Looking at the original spec SAM1.pages spec file (e.g: dbdec8b / https://github.com/samtools/hts-specs/raw/dbdec8b0405fa2c4a4708a91722168c7e654bbab/SAM1.pages) both ID and SM are listed as being required (pages formatted file removed mid 2013: 78aa805):
image
however, when the LaTeX version appeared (07dc1c6) this requirement did not appear.

Certain tools, e.g. Picard Tools, require SM tag in read groups, which matches with the original spec.

Should SM be required or not?

@bioinformed

This comment has been minimized.

@blankenberg
Copy link
Contributor Author

@bioinformed good point about versions. The specs are versioned and SAM/BAM files themselves can be 'optionally' versioned with the @HD record (VN is required when @HD is specified).

Looking closer at the pages file, its version is listed asVersion 0.1.2-draft (20090702) whereas the LaTex spec appeared as v1.3 draft.

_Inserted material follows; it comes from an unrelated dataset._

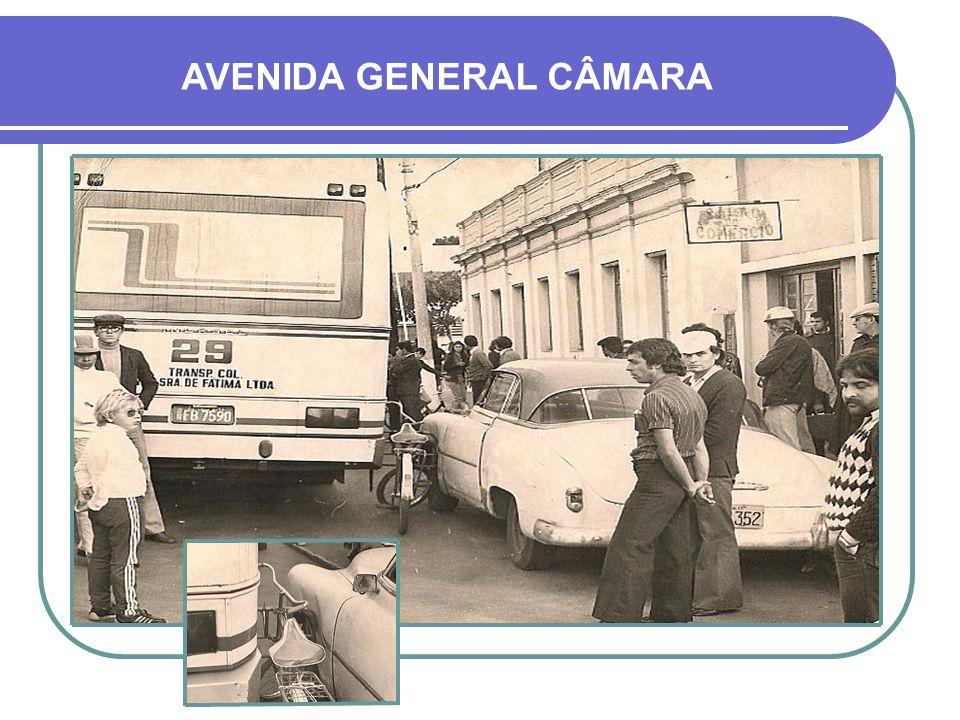 SINALEIRAS A primeira sinaleira da cidade foi instalada na década de 1950 e segundo informações, ficava na esquina da Av. General Osório com a Rua Pin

However, this would be a rather significant specification change that is not mentioned in the version change history appendix, e.g. from version 1.5 (current, https://github.com/samtools/hts-specs/blob/7326e54db05075707fe133d003297681a5313c52/SAMv1.tex ):

\subsection*{1.3: July 2010 to April 2011}

\begin{itemize}
\item Re-add {\tt CC} and {\tt CP} auxiliary tags. (Mar 2011)
\item Add CIGAR N intron/skip operator. (Dec 2010)
\item Add {\tt BQ} BAQ tag. (Nov 2010)
\item Add {\tt RG PG} header field. (Nov 2010)
\item Add BAM description and index sections. (Nov 2010)
\item \textbf{Removal of FLAG letters.} (July 2010)
\end{itemize}

\subsection*{1.0: 2009 to July 2010}

Initial edition.

which indicates that there is an oversight here -- either a failure to label as being required, or a failure to convey the significant change.

@jmarshall
Copy link
Member

The transition from a Pages document to LaTeX eight years ago was essentially a complete rewrite by @lh3 (of mostly his own previous document) and the differences were not individually called out in source control — which was barely in use for this spec at the time.

However Heng noted on the mailing list at the time that he did indeed intend this particular relaxation:

RG SM (sample) is no longer a required field like it was in the previous version of the spec, is this intentional?

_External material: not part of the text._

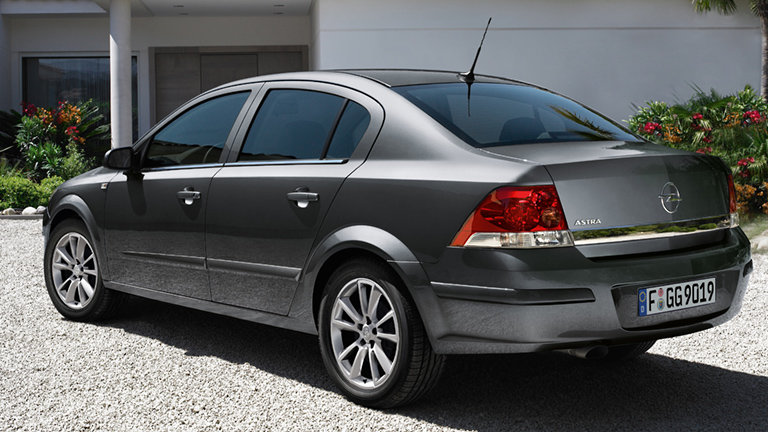 Opel Astra Family Sedan: 2 фото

This is intentional. Sometimes, we simply want to group reads without sample information.

I can see his point. Certainly in the typical usage, clinical or otherwise, a read group corresponds to a library or a sample and sensible pipelines will use the defined @RG LB and SM tags to track that information. However in other circumstances there may not be significant sample information available, and the specification shouldn't unnecessarily preclude the use of readgroups in such circumstances.

Picard in strict mode requires @RG SM (but not e.g. @RG LB), and this code would have been written thus because SM was required in the original spec, as you noted. Picard validates a number of things that are recommended practice for the typical SAM/BAM usage, but are not strictly required by the spec; and this could be considered one of them.

@jkbonfield
Copy link
Contributor

Picard has its own set of definitions about what the Picard tool chain requires, but please do not confuse this with the specification. It has a number of additional restrictions (which may be relaxed via VALIDATION_STRINGENCY) of which this is one.

The SAM spec is in a much better, more tracked, situation since it converted from Pages to LaTeX as it is now version controlled. That in turn means that in a clinical setting a very precise version may be specified and adhered to. Failure to do this isn't a problem caused through fluidity of the spec, but is poor experimental design or failure to follow procedures in a clinical environment. @bioinformed: Face facts - things change and technology marches on. This is what the versioning is for!

@jkbonfield
Copy link
Contributor

@blankenberg I wrote the version history part of the spec, but I did so purely based on git commit history. This means we cannot write anything prior to 1.3 as the spec wasn't in version control then and it'd be too much work to try and figure out all the older changes.

@blankenberg
Copy link
Contributor Author

Thanks again for the history and clarifications.

thefferon added a commit to thefferon/hts-specs that referenced this issue Apr 24, 2018
* Improve description of header @sq M5 tag.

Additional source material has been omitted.